I looked from the spot on the road where he pointed to our sturdy log house―a brief jog away. Doable. I followed Spence around the south garden and caught a whiff of freshly turned earth. Near the end of the dug-up, bottom row, the garden fork stood like a sentinel marking where he’d stopped harvesting Red Pontiac potatoes.

Spence reached the road first. “See. They’re everywhere.”

Smashed, hatless, and bitten acorns mixed with empty caps on the berms. While I searched for nuts with caps for a photo, acorns tapped branches then slapped hard onto the dirt road. I stepped away from the oak tree, and my phone blasted its siren yet again.

Emergency Alert Extreme       
Tornado Warning in this area  
til 4:30 PM EDT                      
Take shelter now                     
Check local media                   
NWS                                        

"The clouds have ragged bottoms now," Spence said.

Wind whistled through the trees and cooled my arms with its moist feel that precedes rain. I clutched my camera and jogged toward the house. Rain fell when I sprinted up the deck ramp.

I settled into my Adirondack chair, downloaded photos, and watched the rain pelt the garden.

Spence, who’d walked to the mailbox before coming inside, tossed the mail onto the coffee table. “I can’t hear the wind in here,” he said picking up our cat George. “We’ll sit on the porch and listen to the storm.”
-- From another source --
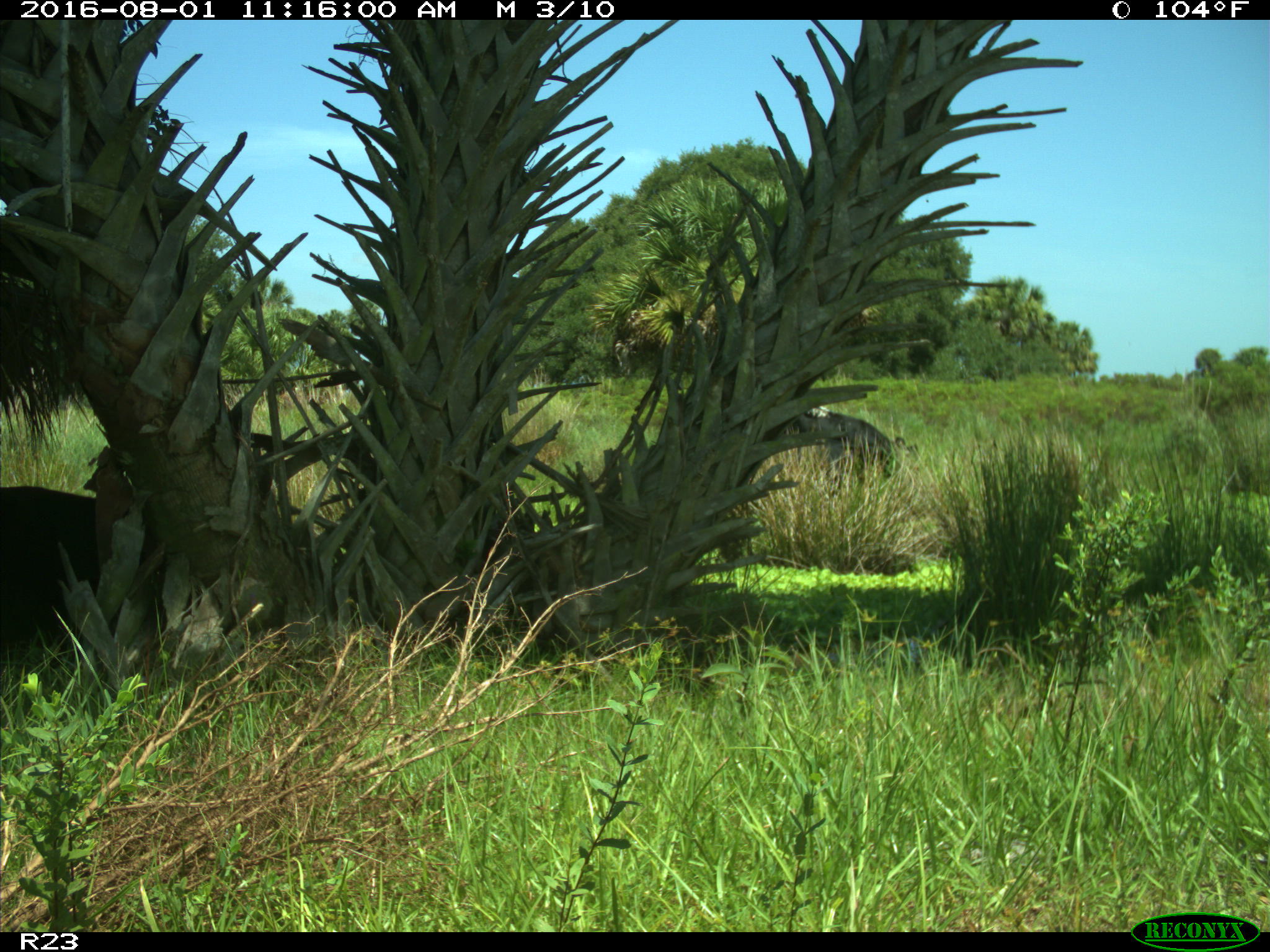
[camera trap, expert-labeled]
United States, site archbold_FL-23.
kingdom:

While Spence and George sat on the porch love seat, wind chimes clanged and thunder boomed.
 
Inside, I listed the signs of fall. Had I found ten?
1. Leaf color.
2. Ripe black walnuts.
3. Blooming asters.
4. Dried Queen Anne’s Lace.
5. Leaves crackling, swishing underfoot and floating on Deer Creek.
6. Potato harvest.
7. Acorn showers.

Only seven. I scrunched my nose at the list then glanced through the sliding glass door. Lightning flashed over the south garden. Not the best time to search for more signs. But, I had driven to the YMCA that morning and passed . . .
8. Golden soybean fields.
9. Pumpkins, mums, and corn stalks decorating homes.

And the most obvious sign of fall in rural Western Pennsylvania? A sign we’d detected from inside the log house. I woke and practiced yoga before sunrise. Spence napped or took walks after dinner because he didn’t have enough light for outdoor chores.
10. Fewer hours of daylight.

Mission accomplished. I congratulated myself and felt pleased about finding ten signs for my brother until two days later when Spence made a casual comment during dinner. “The folks at the meeting in Cleveland laughed at my story―me following when you took a walk during a tornado warning.”

Had I been foolish? I hadn’t taken shelter immediately, but I’d noted conditions and took shelter when the rain started. “We didn’t have a tornado.”

Thirty-four miles to the northwest? No imminent danger for my walk. I swallowed a bite of Wells Wood pole beans and wondered if the Cleveland meeting folks had laughed at Spence sitting on the porch during the thunderstorm too. Maybe he didn’t mention that part.